### IL TUO OBIETTIVO:
Ritrascrivi fedelmente il passo del testo sul Purtù compreso tra "Del portone non" e "chiamato Monte Polenta.", estremi inclusi.

### ESTRATTO DEL TESTO:
▽

La vita dei bambini di una volta era diversa da quella odierna, erano molto liberi ma difficilmente si spostavano dal loro “quartiere”. La zona dove vi trovate ora si chiama da sempre “Ol purtù”, fin da quando in epoche molto lontane qui si poteva accedere al centro paese attraversando una delle 4 porte principali. Era un portone molto grande, per questo identificato come Purtù, portone appunto.
Del portone non rimangono più tracce, così come delle altre porte, ma attraverso la voce di Rosetta potrete rivivere l’atmosfera giocosa che si respirava in queste strade e sui pendii del “Castel” qui di fronte, quello che oggi viene chiamato Monte Polenta.

△

### DATI ESTRATTI:
▽

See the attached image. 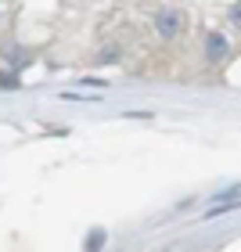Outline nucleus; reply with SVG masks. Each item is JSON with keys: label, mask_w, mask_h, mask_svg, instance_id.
<instances>
[{"label": "nucleus", "mask_w": 241, "mask_h": 252, "mask_svg": "<svg viewBox=\"0 0 241 252\" xmlns=\"http://www.w3.org/2000/svg\"><path fill=\"white\" fill-rule=\"evenodd\" d=\"M183 26H187V15H183L180 7L166 4V7H158V11H155V26H151V29H155L162 40H173Z\"/></svg>", "instance_id": "nucleus-1"}, {"label": "nucleus", "mask_w": 241, "mask_h": 252, "mask_svg": "<svg viewBox=\"0 0 241 252\" xmlns=\"http://www.w3.org/2000/svg\"><path fill=\"white\" fill-rule=\"evenodd\" d=\"M227 18H231V26H234V29H241V0L227 7Z\"/></svg>", "instance_id": "nucleus-6"}, {"label": "nucleus", "mask_w": 241, "mask_h": 252, "mask_svg": "<svg viewBox=\"0 0 241 252\" xmlns=\"http://www.w3.org/2000/svg\"><path fill=\"white\" fill-rule=\"evenodd\" d=\"M18 72H0V90H18Z\"/></svg>", "instance_id": "nucleus-5"}, {"label": "nucleus", "mask_w": 241, "mask_h": 252, "mask_svg": "<svg viewBox=\"0 0 241 252\" xmlns=\"http://www.w3.org/2000/svg\"><path fill=\"white\" fill-rule=\"evenodd\" d=\"M227 54H231V43H227V36H223V32H205V62H223L227 58Z\"/></svg>", "instance_id": "nucleus-2"}, {"label": "nucleus", "mask_w": 241, "mask_h": 252, "mask_svg": "<svg viewBox=\"0 0 241 252\" xmlns=\"http://www.w3.org/2000/svg\"><path fill=\"white\" fill-rule=\"evenodd\" d=\"M79 83H83V87H90V90H101V87H105V79H97V76H87V79H79Z\"/></svg>", "instance_id": "nucleus-7"}, {"label": "nucleus", "mask_w": 241, "mask_h": 252, "mask_svg": "<svg viewBox=\"0 0 241 252\" xmlns=\"http://www.w3.org/2000/svg\"><path fill=\"white\" fill-rule=\"evenodd\" d=\"M119 62V47H105L97 51V65H116Z\"/></svg>", "instance_id": "nucleus-4"}, {"label": "nucleus", "mask_w": 241, "mask_h": 252, "mask_svg": "<svg viewBox=\"0 0 241 252\" xmlns=\"http://www.w3.org/2000/svg\"><path fill=\"white\" fill-rule=\"evenodd\" d=\"M108 242V234H105V227H90L87 238H83V252H101Z\"/></svg>", "instance_id": "nucleus-3"}]
</instances>
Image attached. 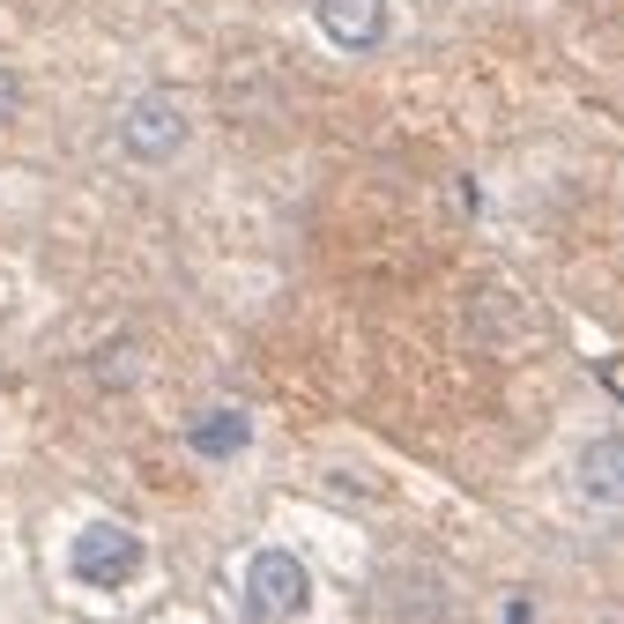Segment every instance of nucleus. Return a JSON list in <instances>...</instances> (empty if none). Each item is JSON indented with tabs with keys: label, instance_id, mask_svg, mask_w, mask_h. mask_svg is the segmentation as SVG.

△

### RISPOSTA COMPLETA:
Del portone non rimangono più tracce, così come delle altre porte, ma attraverso la voce di Rosetta potrete rivivere l’atmosfera giocosa che si respirava in queste strade e sui pendii del “Castel” qui di fronte, quello che oggi viene chiamato Monte Polenta.